Another common feature in these cases is initial euphoria followed by disappointment and disorientation with the restored vision, often leading to severe depression.

A specific case history - Michael May

Michael May of California was born with normal vision and was blinded at the age of three in a chemical accident. At the age of 45 a new development in eye surgery (corneal limbal stem-cell replacement) offered new hope for sight restoration. After much deliberation - he was well aware of the challenges and risks involved with sight restoration - the surgery was performed. See the above video clip documenting Mike May's first exciting moments with new vision as his bandages were removed post-surgery.

Mike May makes use of his partially restored vision which is within the range previously reported in adult sight recovery cases. Because of his realistic expectations and his particular enthusiasm for challenge, Mike May's experience has been remarkably positive, though certainly not easy.
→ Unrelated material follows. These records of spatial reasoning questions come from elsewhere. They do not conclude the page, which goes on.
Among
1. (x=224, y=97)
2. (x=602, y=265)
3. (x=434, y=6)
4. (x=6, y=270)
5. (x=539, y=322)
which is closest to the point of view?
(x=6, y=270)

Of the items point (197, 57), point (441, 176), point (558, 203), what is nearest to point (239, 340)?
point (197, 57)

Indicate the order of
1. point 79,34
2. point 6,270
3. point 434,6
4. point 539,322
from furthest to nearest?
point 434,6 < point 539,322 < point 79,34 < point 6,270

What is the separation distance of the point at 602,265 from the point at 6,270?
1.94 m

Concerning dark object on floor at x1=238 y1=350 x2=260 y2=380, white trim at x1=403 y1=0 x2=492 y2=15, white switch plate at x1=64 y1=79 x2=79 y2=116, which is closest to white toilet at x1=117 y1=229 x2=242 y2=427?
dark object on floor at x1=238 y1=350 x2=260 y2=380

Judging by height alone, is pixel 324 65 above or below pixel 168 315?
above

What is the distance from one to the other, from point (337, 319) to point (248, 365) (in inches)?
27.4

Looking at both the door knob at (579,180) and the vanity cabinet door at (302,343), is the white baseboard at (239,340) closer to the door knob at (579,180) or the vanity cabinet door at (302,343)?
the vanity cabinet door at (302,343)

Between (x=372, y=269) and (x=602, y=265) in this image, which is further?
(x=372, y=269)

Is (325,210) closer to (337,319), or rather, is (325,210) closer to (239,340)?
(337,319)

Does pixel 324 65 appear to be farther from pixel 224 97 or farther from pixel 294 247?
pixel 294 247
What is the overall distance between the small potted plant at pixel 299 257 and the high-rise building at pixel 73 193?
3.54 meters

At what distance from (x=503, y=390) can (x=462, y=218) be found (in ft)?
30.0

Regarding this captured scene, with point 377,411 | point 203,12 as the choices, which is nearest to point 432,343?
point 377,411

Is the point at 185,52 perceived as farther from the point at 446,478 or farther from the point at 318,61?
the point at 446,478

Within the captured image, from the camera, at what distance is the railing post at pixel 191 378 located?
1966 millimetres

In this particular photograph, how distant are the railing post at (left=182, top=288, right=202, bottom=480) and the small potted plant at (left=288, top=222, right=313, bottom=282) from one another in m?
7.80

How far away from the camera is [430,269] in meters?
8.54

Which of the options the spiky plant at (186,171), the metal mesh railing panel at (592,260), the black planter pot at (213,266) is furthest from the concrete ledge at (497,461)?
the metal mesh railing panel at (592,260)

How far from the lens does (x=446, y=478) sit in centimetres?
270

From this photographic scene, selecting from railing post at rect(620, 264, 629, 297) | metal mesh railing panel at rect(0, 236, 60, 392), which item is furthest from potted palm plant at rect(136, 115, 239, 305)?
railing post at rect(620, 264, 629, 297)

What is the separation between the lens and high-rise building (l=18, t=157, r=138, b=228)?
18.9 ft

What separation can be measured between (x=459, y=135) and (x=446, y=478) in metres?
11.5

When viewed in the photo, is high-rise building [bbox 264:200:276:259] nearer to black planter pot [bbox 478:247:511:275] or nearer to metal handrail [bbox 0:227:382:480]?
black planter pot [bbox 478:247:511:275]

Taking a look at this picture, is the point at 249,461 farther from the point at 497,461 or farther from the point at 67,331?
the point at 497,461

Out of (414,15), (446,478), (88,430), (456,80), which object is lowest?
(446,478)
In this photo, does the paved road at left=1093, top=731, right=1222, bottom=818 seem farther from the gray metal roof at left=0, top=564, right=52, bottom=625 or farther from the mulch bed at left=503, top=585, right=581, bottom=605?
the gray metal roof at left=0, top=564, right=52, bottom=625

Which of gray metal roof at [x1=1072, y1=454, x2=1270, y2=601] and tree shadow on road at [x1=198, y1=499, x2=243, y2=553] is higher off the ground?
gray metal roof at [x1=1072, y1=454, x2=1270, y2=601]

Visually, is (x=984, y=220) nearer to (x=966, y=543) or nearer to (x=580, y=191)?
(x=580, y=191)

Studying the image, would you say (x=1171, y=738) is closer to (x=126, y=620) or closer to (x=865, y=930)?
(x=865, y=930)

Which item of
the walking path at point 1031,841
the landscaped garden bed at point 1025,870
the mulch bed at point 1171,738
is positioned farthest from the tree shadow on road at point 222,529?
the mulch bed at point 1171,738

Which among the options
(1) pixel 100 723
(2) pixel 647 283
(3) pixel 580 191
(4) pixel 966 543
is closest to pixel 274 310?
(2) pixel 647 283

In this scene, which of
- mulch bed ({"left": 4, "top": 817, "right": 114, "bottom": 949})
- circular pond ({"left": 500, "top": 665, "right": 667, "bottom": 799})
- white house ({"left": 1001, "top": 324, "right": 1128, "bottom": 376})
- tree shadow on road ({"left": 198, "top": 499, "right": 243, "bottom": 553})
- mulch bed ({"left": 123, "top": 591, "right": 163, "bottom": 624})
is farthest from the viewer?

He states, "The difference between today and over two years ago (the time before his surgery) is that I can better guess what I am seeing. What is the same is that I am still guessing." More information about Mike May and his forthcoming book can be found on his website.

Artifical Prosthetic Retinas

Several research teams worldwide are working to develop an artificial prosthetic retina that could help people with retinal degenerative diseases such as adult-onset macular degeneration and retinitis pigmentosa. In these diseases, the light detecting photoreceptor cells of the retina are lost. However, other cells in the retina remain and can be artificially stimulated with a tiny electrical device surgically implanted on the retina, leading to the perception of light (again, vision is an illusion!)

One of the leading research teams in this pursuit is at the Doheney Eye Institute at USC and the Second Sight company. Their device uses a small camera mounted on a pair of glasses to capture visual images and transmits information to an array of stimulating electrodes surgically implanted on the retinal surface. Clinical trials are underway - a small number of blind individuals have been implanted with a 16 electrode array. While a sixteen pixel array is a mere fraction compared to the millions of photoreceptor cells on a healthy retina, the first clinical results are quite positive. Retinal implant patients report some newly gained spatial perception of light and motion. In the next round of trials, 60 electrode arrays will be implanted which could allow for a better visual image. The researchers state that the ultimate goal of the device is to achieve enough resolution to improve independent mobility and to allow reading and face recognition.

Researchers at the University of Toronto are pursuing another approach: stem-cell transplants to allow the growth of new photoreceptor cells on the retina. This research is still many years from human clinical trials.

Seeing With Sound

If you google the title of my talk you'll find a website demonstrating The vOICe - a sensory substiution device (SSD). I have no association with that device, but I am happy to share information on what sounds like a great idea. An SSD is another approach to enhancing visual interpretation for the blind by "translating" visual information to another sense. For example, the vOICe translates live camera images into "sound views" via a particular algorithm. These sound views sweep through the visual image about once per second associating horizontal location with time, vertical location with pitch, are brightness with loudness. Learning to interpret this signal might be comparable to learning a new language. By making use of the other senses, an SSD could be useful to someone who has never had vision.

Note: None of the described technologies are a "cure" for blindness. They are partial solutions which may offer some useful visual ability to some individuals.

New brain imaging experiments

More information will be posted in the future about my current functional MRI experiments on cross-modal plasticity (once they get published).